I’m rambling, of course, doing my best to avoid having to describe how Jasper and I climbed reluctantly into our little outfits, our shirts and striped ties. I couldn’t find shorts to fit me so I had to make do with rolling my trousers up above my knees. Actually, it was a look that Jasper almost pulled off, even if he did resemble the kind of kid who always came top of the class in mental arithmetic. I just looked ridiculous.

We left Barnaby in the car, engrossed in Peril Fiction and the Yellow Movement: The Fallible Narrator in the Lives of Sexton Blake. The photograph on the back cover was a younger version of our driver, uncharacteristically clean shaven, quietly pleased with himself, full of expectation for the future.

“I might have a sniff around in a bit,” he said, glancing up from his book. “See if there’s any sign of the enemy.”

I wish now that I’d said something to him. Thanked him, perhaps, for giving us a lift. Shaken his hand or something. Told him to let the bitterness go and enjoy what little was left of his life. But how could I have guessed? How could I have known that I was never going to see him again?

We strode over to the club. There was a ridiculously weedy bouncer at the door, sporting a little spiv’s moustache like no one had bothered to tell him that the Blitz was over and we didn’t have rationing anymore. He smirked at Barbara as she walked past and nodded brusquely at me, but just as Jasper was about to strut through, he held out his arm to stop him.

“Sorry, sir. Couples only.”

Jasper looked at him in astonishment. “What did you say?”

“Couples only. That’s the rules. Makes it a level playing field, you see.”

“Just let me through,” Jasper said, and tried to push his way past. All I can say about the struggle that ensued is that the bouncer must have been very much more forceful than he appeared.

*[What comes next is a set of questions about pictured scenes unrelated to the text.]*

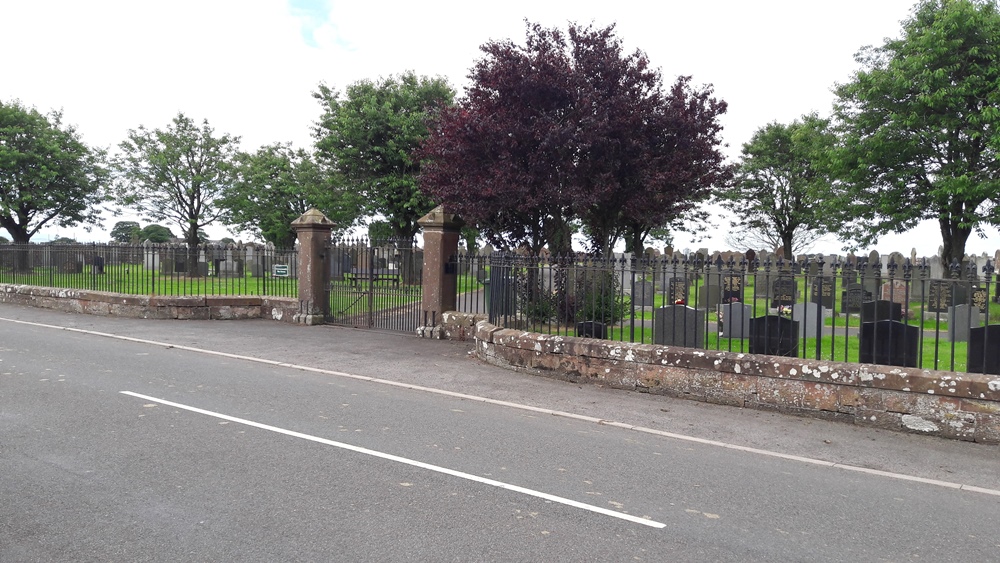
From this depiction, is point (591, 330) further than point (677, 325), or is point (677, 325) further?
point (591, 330)

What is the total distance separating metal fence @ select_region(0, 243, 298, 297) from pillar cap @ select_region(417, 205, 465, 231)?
463cm

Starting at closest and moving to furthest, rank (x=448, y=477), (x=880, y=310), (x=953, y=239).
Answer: (x=448, y=477) < (x=880, y=310) < (x=953, y=239)

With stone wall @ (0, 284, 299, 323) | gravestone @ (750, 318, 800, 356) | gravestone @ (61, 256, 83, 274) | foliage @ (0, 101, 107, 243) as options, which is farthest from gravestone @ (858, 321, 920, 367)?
foliage @ (0, 101, 107, 243)

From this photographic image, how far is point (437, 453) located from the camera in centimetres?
589

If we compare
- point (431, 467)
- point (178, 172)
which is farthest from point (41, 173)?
point (431, 467)

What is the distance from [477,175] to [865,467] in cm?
995

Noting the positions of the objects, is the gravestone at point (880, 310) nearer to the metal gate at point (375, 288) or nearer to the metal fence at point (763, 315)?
the metal fence at point (763, 315)

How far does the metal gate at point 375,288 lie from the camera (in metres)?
15.1

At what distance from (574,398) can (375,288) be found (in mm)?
7810

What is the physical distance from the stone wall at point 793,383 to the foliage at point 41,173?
37.2 m

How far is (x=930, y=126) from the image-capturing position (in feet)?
77.4

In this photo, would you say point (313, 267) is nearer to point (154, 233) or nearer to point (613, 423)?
point (613, 423)

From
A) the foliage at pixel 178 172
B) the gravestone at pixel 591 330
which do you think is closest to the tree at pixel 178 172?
the foliage at pixel 178 172

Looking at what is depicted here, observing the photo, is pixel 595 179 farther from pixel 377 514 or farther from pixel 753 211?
pixel 753 211
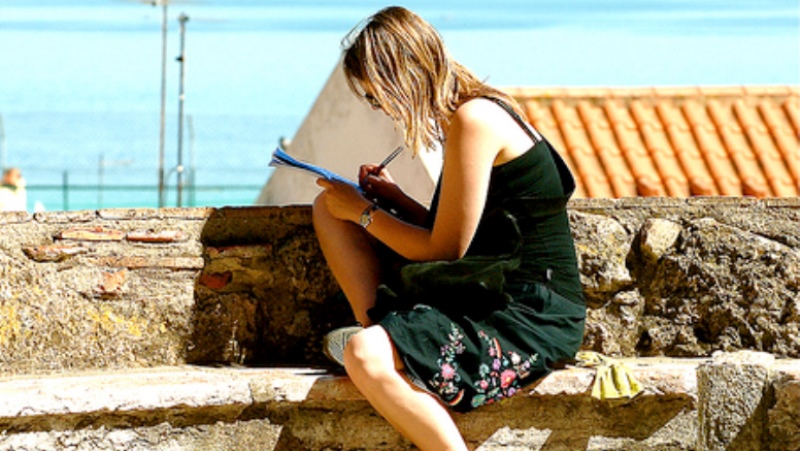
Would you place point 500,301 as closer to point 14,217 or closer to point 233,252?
point 233,252

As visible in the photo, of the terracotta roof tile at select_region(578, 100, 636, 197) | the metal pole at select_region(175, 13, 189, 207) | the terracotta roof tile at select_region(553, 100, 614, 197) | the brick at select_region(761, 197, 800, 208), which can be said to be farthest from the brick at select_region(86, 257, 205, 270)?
the metal pole at select_region(175, 13, 189, 207)

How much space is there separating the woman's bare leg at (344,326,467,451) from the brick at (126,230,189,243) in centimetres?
75

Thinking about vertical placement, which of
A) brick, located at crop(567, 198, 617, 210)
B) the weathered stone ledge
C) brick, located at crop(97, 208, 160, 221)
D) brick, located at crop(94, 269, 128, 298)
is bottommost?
the weathered stone ledge

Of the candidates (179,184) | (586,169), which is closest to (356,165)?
(586,169)

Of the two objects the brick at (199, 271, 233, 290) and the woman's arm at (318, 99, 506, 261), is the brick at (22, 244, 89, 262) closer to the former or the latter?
the brick at (199, 271, 233, 290)

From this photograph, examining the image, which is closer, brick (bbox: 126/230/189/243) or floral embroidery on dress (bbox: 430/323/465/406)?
floral embroidery on dress (bbox: 430/323/465/406)

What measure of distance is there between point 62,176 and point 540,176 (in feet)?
66.6

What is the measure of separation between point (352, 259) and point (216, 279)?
0.44 metres

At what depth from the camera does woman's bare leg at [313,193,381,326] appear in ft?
12.0

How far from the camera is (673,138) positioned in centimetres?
1144

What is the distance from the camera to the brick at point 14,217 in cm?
372

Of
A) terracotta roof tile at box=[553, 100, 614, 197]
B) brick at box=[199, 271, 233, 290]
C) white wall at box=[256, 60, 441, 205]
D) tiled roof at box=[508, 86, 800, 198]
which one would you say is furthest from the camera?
tiled roof at box=[508, 86, 800, 198]

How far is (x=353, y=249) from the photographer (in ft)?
12.1

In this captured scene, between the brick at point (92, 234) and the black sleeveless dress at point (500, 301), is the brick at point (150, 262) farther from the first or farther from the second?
the black sleeveless dress at point (500, 301)
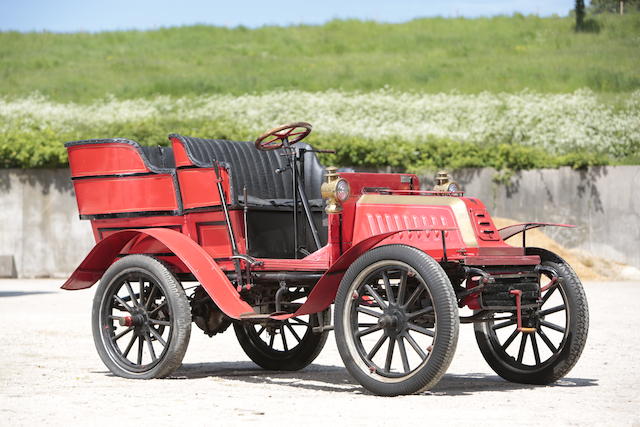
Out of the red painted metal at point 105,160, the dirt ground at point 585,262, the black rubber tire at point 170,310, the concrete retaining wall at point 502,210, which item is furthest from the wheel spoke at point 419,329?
the concrete retaining wall at point 502,210

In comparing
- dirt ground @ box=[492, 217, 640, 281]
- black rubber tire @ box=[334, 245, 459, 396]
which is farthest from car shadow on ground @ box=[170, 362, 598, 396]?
dirt ground @ box=[492, 217, 640, 281]

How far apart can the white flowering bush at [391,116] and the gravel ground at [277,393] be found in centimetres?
1460

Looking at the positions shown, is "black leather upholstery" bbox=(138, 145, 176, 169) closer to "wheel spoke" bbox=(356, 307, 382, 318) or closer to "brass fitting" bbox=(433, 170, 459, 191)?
"brass fitting" bbox=(433, 170, 459, 191)

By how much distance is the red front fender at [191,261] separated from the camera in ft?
25.0

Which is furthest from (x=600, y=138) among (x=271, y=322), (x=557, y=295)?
(x=271, y=322)

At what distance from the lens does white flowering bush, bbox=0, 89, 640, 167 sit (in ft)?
87.6

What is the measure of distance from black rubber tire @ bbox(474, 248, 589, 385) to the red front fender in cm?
202

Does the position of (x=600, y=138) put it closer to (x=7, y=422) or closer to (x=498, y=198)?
(x=498, y=198)

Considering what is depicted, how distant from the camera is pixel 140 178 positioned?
8.35 metres

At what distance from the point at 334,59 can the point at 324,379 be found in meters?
31.9

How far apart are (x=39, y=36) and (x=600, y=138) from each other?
27.7m

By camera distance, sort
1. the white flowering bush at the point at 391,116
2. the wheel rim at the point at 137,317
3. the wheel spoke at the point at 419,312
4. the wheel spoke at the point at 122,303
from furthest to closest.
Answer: the white flowering bush at the point at 391,116
the wheel spoke at the point at 122,303
the wheel rim at the point at 137,317
the wheel spoke at the point at 419,312

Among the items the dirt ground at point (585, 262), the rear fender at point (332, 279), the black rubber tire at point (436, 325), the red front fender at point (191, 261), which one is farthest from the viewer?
the dirt ground at point (585, 262)

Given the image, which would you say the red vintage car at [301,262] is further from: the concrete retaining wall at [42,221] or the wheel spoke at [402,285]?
the concrete retaining wall at [42,221]
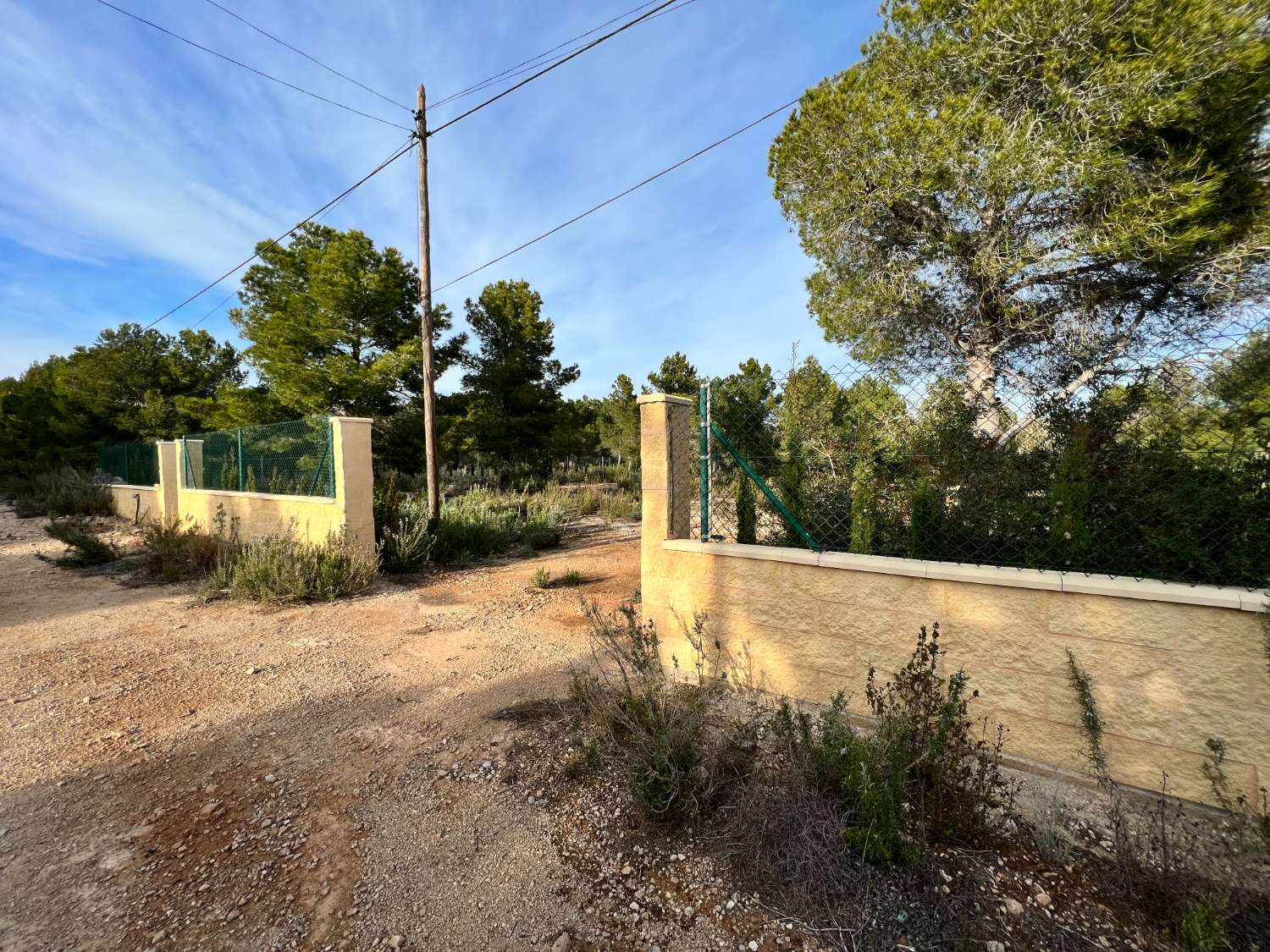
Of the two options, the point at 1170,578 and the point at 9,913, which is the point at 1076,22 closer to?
the point at 1170,578

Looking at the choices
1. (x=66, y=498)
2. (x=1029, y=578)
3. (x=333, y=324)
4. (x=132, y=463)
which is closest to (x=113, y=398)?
(x=66, y=498)

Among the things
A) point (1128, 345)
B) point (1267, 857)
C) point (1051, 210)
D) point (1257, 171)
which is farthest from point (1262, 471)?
point (1257, 171)

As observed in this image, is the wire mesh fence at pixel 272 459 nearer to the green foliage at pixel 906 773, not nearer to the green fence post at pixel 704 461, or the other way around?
the green fence post at pixel 704 461

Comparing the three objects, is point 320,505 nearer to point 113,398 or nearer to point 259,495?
point 259,495

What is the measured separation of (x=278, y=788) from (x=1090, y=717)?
143 inches

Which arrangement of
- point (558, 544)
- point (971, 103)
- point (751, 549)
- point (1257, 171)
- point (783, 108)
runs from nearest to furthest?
point (751, 549) → point (783, 108) → point (1257, 171) → point (971, 103) → point (558, 544)

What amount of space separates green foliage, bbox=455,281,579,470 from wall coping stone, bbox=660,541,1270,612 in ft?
41.9

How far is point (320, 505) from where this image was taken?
6.34 metres

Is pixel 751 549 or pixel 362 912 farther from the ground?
pixel 751 549

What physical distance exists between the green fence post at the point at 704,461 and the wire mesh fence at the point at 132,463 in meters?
12.5

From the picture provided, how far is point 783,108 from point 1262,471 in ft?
17.8

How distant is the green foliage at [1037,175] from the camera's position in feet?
20.7

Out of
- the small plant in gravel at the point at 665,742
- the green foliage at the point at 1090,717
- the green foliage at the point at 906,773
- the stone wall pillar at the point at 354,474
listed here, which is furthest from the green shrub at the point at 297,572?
the green foliage at the point at 1090,717

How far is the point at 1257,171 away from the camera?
659 cm
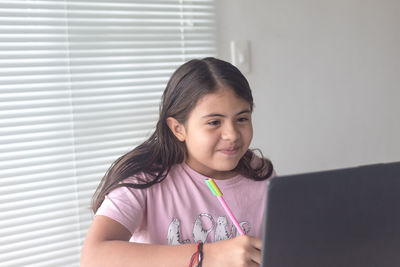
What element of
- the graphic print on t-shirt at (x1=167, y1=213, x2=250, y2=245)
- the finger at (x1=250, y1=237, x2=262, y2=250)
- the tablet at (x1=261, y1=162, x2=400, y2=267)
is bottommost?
the graphic print on t-shirt at (x1=167, y1=213, x2=250, y2=245)

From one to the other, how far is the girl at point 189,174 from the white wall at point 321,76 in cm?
91

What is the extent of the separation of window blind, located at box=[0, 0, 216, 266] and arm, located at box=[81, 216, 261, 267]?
28.5 inches

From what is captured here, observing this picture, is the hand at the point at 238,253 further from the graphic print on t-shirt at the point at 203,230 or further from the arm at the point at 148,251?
the graphic print on t-shirt at the point at 203,230

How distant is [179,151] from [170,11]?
898 millimetres

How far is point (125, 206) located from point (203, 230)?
0.23 meters

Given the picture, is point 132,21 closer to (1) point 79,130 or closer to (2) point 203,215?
(1) point 79,130

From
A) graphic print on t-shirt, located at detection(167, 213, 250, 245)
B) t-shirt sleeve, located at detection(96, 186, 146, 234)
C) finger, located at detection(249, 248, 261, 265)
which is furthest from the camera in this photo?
graphic print on t-shirt, located at detection(167, 213, 250, 245)

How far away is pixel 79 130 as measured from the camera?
175 cm

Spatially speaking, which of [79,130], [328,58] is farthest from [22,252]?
[328,58]

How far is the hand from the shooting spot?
784 mm

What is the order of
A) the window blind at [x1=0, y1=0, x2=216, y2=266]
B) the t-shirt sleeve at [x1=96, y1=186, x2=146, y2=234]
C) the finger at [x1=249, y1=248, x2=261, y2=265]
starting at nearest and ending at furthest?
the finger at [x1=249, y1=248, x2=261, y2=265] → the t-shirt sleeve at [x1=96, y1=186, x2=146, y2=234] → the window blind at [x1=0, y1=0, x2=216, y2=266]

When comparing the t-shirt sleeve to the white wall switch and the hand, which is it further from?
the white wall switch

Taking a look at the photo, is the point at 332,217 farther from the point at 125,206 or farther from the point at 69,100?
the point at 69,100

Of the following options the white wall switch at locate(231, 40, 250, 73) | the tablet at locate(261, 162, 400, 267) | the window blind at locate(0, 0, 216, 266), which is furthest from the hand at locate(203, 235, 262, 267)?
the white wall switch at locate(231, 40, 250, 73)
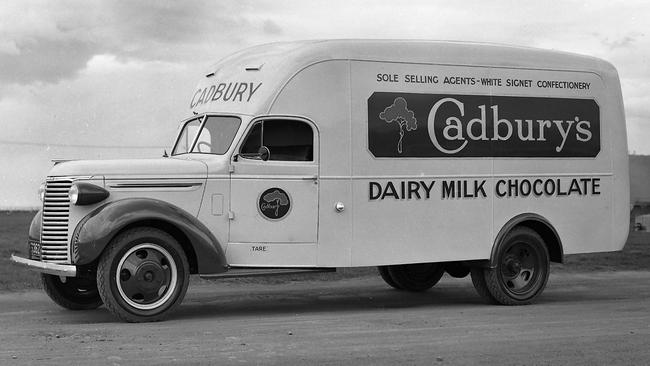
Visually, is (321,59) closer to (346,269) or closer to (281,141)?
(281,141)

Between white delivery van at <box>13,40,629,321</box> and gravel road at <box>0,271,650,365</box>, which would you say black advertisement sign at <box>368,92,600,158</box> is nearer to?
white delivery van at <box>13,40,629,321</box>

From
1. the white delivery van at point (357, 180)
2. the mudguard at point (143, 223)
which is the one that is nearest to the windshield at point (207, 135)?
the white delivery van at point (357, 180)

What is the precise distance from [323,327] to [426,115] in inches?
132

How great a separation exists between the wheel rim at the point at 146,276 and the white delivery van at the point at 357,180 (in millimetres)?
16

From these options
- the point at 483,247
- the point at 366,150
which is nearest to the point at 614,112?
the point at 483,247

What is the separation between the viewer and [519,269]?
13375 mm

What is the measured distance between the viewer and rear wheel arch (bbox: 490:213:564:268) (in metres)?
13.0

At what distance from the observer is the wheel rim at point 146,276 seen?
35.8ft

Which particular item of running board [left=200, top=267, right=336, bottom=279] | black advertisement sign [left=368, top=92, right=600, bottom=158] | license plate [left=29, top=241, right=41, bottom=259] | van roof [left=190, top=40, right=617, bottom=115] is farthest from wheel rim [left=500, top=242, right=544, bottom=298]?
license plate [left=29, top=241, right=41, bottom=259]

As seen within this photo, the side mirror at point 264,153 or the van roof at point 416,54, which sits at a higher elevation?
the van roof at point 416,54

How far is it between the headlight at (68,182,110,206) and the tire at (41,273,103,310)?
1.78 m

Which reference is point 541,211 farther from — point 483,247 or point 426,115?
point 426,115

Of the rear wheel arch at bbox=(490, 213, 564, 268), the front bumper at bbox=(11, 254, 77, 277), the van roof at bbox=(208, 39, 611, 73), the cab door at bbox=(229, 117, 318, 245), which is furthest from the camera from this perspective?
the rear wheel arch at bbox=(490, 213, 564, 268)

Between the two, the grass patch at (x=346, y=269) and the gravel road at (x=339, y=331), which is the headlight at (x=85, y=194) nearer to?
the gravel road at (x=339, y=331)
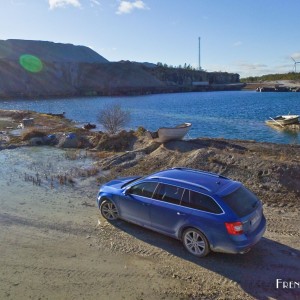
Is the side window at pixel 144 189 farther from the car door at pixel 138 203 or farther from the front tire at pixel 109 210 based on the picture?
the front tire at pixel 109 210

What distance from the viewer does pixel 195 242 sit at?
8008 millimetres

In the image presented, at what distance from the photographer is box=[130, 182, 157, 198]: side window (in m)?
8.97

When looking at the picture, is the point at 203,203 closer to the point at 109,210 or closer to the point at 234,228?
the point at 234,228

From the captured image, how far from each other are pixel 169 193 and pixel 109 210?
2180 millimetres

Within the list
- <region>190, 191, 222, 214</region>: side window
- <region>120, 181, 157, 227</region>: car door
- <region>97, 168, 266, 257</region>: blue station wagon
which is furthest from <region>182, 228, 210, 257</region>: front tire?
<region>120, 181, 157, 227</region>: car door

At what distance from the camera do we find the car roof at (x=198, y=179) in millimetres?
8141

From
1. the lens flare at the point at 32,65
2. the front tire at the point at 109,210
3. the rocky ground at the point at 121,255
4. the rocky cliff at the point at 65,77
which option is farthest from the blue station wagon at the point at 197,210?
the lens flare at the point at 32,65

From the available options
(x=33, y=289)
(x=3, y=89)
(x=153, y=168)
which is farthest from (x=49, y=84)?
(x=33, y=289)

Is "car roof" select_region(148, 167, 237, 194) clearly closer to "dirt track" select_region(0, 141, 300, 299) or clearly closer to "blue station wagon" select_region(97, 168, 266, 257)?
"blue station wagon" select_region(97, 168, 266, 257)

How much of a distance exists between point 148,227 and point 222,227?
217 cm

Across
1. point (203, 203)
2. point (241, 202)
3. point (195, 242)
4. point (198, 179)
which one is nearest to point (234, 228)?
point (241, 202)

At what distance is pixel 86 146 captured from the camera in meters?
24.9

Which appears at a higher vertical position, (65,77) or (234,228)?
(65,77)

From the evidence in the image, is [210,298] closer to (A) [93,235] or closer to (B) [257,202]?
(B) [257,202]
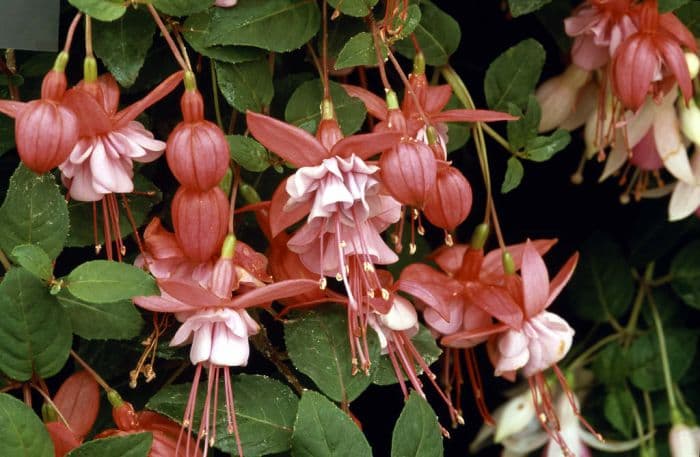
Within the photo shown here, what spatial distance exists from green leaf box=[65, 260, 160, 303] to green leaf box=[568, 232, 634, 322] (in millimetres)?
630

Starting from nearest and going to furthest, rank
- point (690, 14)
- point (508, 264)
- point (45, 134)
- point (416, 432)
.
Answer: point (45, 134)
point (416, 432)
point (508, 264)
point (690, 14)

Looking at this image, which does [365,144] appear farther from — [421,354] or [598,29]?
[598,29]

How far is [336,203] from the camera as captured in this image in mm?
612

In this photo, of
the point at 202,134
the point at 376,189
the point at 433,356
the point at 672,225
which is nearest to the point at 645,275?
the point at 672,225

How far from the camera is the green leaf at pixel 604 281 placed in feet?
3.50

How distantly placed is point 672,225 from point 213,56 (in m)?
0.61

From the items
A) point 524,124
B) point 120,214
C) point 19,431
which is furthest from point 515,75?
point 19,431

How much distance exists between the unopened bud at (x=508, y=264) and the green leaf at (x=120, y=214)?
0.28 meters

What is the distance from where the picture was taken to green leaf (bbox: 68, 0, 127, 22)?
0.58 m

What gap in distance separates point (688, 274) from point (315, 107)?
0.57 meters

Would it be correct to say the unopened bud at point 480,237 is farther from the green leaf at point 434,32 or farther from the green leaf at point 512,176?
the green leaf at point 434,32

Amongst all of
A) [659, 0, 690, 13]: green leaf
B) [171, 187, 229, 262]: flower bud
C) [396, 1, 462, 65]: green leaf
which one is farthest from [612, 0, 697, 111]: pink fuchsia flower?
[171, 187, 229, 262]: flower bud

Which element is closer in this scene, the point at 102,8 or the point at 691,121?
the point at 102,8

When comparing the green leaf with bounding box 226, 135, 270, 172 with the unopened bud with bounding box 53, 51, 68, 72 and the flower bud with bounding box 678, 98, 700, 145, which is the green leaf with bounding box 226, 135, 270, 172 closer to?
the unopened bud with bounding box 53, 51, 68, 72
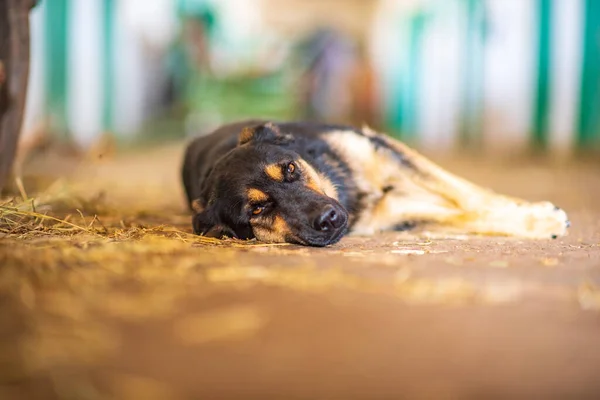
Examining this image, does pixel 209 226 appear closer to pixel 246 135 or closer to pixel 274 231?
pixel 274 231

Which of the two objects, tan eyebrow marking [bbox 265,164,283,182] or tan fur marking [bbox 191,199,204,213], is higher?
tan eyebrow marking [bbox 265,164,283,182]

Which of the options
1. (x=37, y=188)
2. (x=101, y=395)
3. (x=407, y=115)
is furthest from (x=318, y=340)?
(x=407, y=115)

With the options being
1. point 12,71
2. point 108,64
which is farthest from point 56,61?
point 12,71

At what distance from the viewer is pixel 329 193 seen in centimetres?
322

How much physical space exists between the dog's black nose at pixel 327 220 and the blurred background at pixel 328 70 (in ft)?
17.9

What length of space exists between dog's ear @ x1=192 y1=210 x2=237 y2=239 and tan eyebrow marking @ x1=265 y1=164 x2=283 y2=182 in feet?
1.14

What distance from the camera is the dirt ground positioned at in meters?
1.20

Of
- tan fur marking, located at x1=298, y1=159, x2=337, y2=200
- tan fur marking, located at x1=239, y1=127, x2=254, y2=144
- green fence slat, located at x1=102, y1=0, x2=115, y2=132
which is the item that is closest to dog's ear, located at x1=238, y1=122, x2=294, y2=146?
tan fur marking, located at x1=239, y1=127, x2=254, y2=144

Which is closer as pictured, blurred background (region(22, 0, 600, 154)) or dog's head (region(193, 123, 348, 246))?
dog's head (region(193, 123, 348, 246))

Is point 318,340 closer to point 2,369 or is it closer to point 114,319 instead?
point 114,319

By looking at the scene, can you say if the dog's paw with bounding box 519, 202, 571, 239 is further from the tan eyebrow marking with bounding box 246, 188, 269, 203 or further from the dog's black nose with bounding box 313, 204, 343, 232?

“OK.” Jasper stood back, put his hand in his pocket and produced a twenty-pound note. “Would this help change your mind?”

“Rules is rules,” the bouncer said sententiously.

“Fine.” Jasper dragged out another twenty-pound note. “How about this?”

The mustachioed man just shook his head.

“Brilliant,” Jasper snapped. “London’s only honest bouncer. Listen here,” he said, and I could see he was on the cusp of losing his temper. “Right now, inside your club, there are a couple of creatures who’d think nothing of making every woman in this city a widow just because they’re bored. Now, for God’s sake, let me pass.”

“No offense, sir. And I don’t mean to be rude. But would you mind awfully buggering off?”

I’d been watching this performance with no small amount of amusement, but when I turned to look at Barbara there was nothing but stern professionalism on her face.

“Mr. Jasper,” she said. “We can’t afford to waste time to here. See if you can gain access with another party. Henry and I must go inside.”